Restate each of the lines below word for word and drop every picture.

Scene question records:
--- start ---

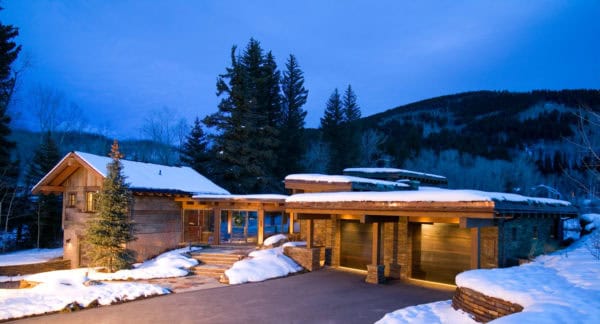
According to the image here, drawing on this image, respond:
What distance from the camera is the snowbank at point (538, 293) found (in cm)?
555

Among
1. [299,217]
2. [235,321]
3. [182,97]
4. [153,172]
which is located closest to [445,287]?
[299,217]

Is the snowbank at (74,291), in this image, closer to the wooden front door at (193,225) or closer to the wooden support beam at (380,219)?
the wooden front door at (193,225)

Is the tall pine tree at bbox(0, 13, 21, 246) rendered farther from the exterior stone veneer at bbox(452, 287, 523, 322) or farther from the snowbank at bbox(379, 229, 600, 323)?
the exterior stone veneer at bbox(452, 287, 523, 322)

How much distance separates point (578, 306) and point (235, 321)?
20.3 feet

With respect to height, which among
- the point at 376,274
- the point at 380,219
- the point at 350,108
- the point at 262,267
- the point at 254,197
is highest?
the point at 350,108

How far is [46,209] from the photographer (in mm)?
24359

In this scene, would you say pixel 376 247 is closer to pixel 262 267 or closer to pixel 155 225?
pixel 262 267

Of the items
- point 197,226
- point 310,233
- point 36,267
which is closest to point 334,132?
point 197,226

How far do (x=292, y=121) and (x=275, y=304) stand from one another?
87.8ft

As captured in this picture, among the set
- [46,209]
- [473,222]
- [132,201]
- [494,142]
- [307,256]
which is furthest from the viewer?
[494,142]

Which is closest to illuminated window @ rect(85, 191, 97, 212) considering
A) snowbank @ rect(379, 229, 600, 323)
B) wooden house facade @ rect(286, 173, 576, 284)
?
wooden house facade @ rect(286, 173, 576, 284)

--- end ---

TASK ANSWER:
According to the image here, drawing on this image, respond:
What distance from the camera is the snowbank at point (538, 293) found (in cm)?
555

Among
1. [299,217]
2. [235,321]
3. [182,97]
4. [153,172]
which is located closest to [445,287]?
[299,217]

Is the snowbank at (74,291), in this image, closer to the wooden front door at (193,225) or closer to the wooden support beam at (380,219)?
the wooden front door at (193,225)

Is the tall pine tree at bbox(0, 13, 21, 246) rendered farther from the exterior stone veneer at bbox(452, 287, 523, 322) or farther from the snowbank at bbox(379, 229, 600, 323)?
the exterior stone veneer at bbox(452, 287, 523, 322)

How much distance separates point (578, 306) and point (235, 321)?
20.3 feet

With respect to height, which among
- the point at 376,274
- the point at 380,219
- the point at 350,108
- the point at 262,267
- the point at 254,197
is highest?
the point at 350,108

How far is [46,209] from the photographer (in mm)?
24359

In this scene, would you say pixel 376 247 is closer to pixel 262 267 or closer to pixel 155 225?
pixel 262 267

Of the items
- point 197,226
- point 310,233
- point 36,267
which is closest to point 334,132?
point 197,226

How far do (x=292, y=121) and (x=275, y=304) stand from one another?
87.8ft

As captured in this picture, among the set
- [46,209]
- [473,222]
- [132,201]
- [494,142]
- [307,256]
which is furthest from the viewer?
[494,142]

Which is closest to illuminated window @ rect(85, 191, 97, 212) considering
A) snowbank @ rect(379, 229, 600, 323)
B) wooden house facade @ rect(286, 173, 576, 284)
?
wooden house facade @ rect(286, 173, 576, 284)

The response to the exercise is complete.